Live at The Brudenell Social Club, Leeds 6th September 2018
He’s got a great voice, has David Ramirez, but that’s not enough to bring in more than a token audience on a Tuesday in peak gig season. It’s a shame, as this time David has brought a full band. Perhaps it’s the small crowd that fails to inspire, but the set is never more than workmanlike.
Promisingly, the interval is soundtracked by Neil Young and the influence shows at times. The third song has a strong sense of late-eighties Young – minor sevenths and hard rocking. It’s one of the stronger pieces – angry about America’s promise to the migrant being back-pedalled by a white power elite. In theme it reminds me of Lou Reed’s Dirty Boulevard.
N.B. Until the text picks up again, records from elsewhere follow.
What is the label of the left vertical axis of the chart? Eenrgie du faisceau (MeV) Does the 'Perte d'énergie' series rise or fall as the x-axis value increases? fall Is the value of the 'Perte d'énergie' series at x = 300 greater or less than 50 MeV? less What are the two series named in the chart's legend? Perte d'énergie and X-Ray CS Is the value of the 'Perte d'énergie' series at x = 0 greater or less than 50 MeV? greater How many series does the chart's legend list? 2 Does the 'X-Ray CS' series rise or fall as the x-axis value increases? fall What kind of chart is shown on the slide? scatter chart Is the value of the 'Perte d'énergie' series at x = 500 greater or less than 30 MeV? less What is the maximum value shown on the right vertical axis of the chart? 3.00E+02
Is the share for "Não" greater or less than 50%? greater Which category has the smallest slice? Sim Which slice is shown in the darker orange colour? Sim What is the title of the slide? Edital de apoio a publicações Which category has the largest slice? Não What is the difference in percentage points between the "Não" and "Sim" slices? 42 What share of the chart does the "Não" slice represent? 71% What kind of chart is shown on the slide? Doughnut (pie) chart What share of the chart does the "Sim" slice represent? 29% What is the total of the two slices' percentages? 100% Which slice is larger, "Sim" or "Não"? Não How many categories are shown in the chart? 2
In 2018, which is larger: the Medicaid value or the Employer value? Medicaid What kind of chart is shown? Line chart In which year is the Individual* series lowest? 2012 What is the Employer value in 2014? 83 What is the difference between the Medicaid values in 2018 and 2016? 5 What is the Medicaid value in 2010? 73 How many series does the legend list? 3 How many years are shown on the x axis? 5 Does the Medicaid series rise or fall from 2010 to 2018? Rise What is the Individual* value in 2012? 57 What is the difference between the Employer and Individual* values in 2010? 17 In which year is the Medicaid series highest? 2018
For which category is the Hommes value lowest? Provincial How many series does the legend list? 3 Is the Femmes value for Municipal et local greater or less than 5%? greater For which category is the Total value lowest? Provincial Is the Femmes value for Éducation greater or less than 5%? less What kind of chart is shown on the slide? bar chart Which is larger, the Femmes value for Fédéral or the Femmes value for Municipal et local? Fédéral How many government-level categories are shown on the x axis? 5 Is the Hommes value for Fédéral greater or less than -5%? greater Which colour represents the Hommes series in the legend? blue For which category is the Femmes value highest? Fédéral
The next song is more typical – Telephone Lovers, and carries a slow, weeping pedal steel. It’s a good band, with that pedal steel able to float and wrap like a silken ghost. The bass is regularly interesting and the keys so right that they become invisible. Songs switch between gentle Americana, singer-songwriter confessionals and full band rocking – which Ramirez clearly enjoys.
It’s the material that lets things down. Time is a song about drinking on a Tuesday that strays towards novelty country & western when the emotional import intends to run deeper A lot of songs are about feeling guilty about drinking and create a sense of the autobiographical without the emotional honesty that marks out really successful Americana. Most of the songs are about love or a slice of life or confessional and, as I listened, I wished they had the lyrical fluency to really connect. Songs like Dancing And Vodka – “I want to take you dancing in your own living room” – carry too much of the weight of quirky Nashville creations to engage the heart. Alternatively a song about growing up and selling songs instead of only singing for passion (“how do you make it last”) rings a little tritely.
I love hearing new things and I deliberately approached David Ramirez without listening to the albums, expecting to be won over by the voice. Sadly, I found a strong voice and the very best intentions hampered by adequate material. That’s the way it goes and it’s always worth giving an act a listen. Ramirez feels his material strongly and the themes are strong, yet somehow there is too much run-of-the-mill sentiment allied to expression that belongs in mainstream country.